The Mail says the prime minister deserves great praise and the move will send a powerful message despite being only a modest sum of money.
The Daily Telegraph notes that the scheme is still more generous than the one promised in the party manifesto and it will be introduced at the height of the next general election campaign.
There is backing for the announcement from senior Tories - Francis Maude tells the Guardian that "marriage is one of the institutions that creates glue in society, and it makes sense to recognise that".
But Labour's Chris Bryant, writing in the Independent, is dismissive of the policy. He says it is bad politics from a distant era and is offensively naive.

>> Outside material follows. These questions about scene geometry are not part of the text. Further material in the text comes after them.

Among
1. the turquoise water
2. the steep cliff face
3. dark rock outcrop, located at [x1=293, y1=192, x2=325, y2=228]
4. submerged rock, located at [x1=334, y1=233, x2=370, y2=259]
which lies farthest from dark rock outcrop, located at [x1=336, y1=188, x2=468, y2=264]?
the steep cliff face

He labels it the "unmarried tax" and suggests it should follow the pasty tax and the charity tax into history.
Years to calamity
The report by a panel of UN scientists is described by the Guardian as "the most comprehensive assessment yet of our knowledge of climate change".
It says there could be just 30 years to calamity if the world keeps on blowing its carbon budget.
Despite those warnings, the Times thinks the report was more confident than the last one in 2007 and less alarming.
It says there is still time for a practical, technology-led transition to cleaner global energy.
The Financial Times agrees that governments must respond to the report with renewed efforts. But it also thinks the UN's process must be changed.
It describes the current six-year cycle for assessing data as "cumbersome", saying the world must be updated more frequently on the changing science.
The Times says that when the government announced more details of the sale of Royal Mail it took a gamble on outflanking the unions.
The flotation will take place before those opposed to the sale can take strike action but the paper says an unnervingly long list of risks attached to the company could cut £1bn from the Treasury's profits.
The Daily Mail also thinks the risks for buyers are "alarming" but says it is a good bet for investors.
For the Daily Mirror, the decision to rush through the sale is grubby and cynical and it says the government should be ashamed.
The Daily Express is one of several papers to report figures from the Office for National Statistics that show an increase in centenarians.
The number of people living past 100 has shot up five-fold in 30 years.
In an editorial, the Independent notes that an ageing population is often seen as a cause for concern since working-age taxpayers have to fund a growing pension bill.
But it says we should not forget the wonder of our new-found longevity and that the figures are a triumph to be celebrated not a tragedy to be bemoaned.
Finally, the Sun pictures vegetable grower Ian Neale with his "world beating" swede, weighing in at eight-and-a-half stone.
Mr Neale, 70, from Newport, will display the veg - along with "Britain's biggest" carrot at 2ft long - at the Autumn Show in Malvern, Worcestershire.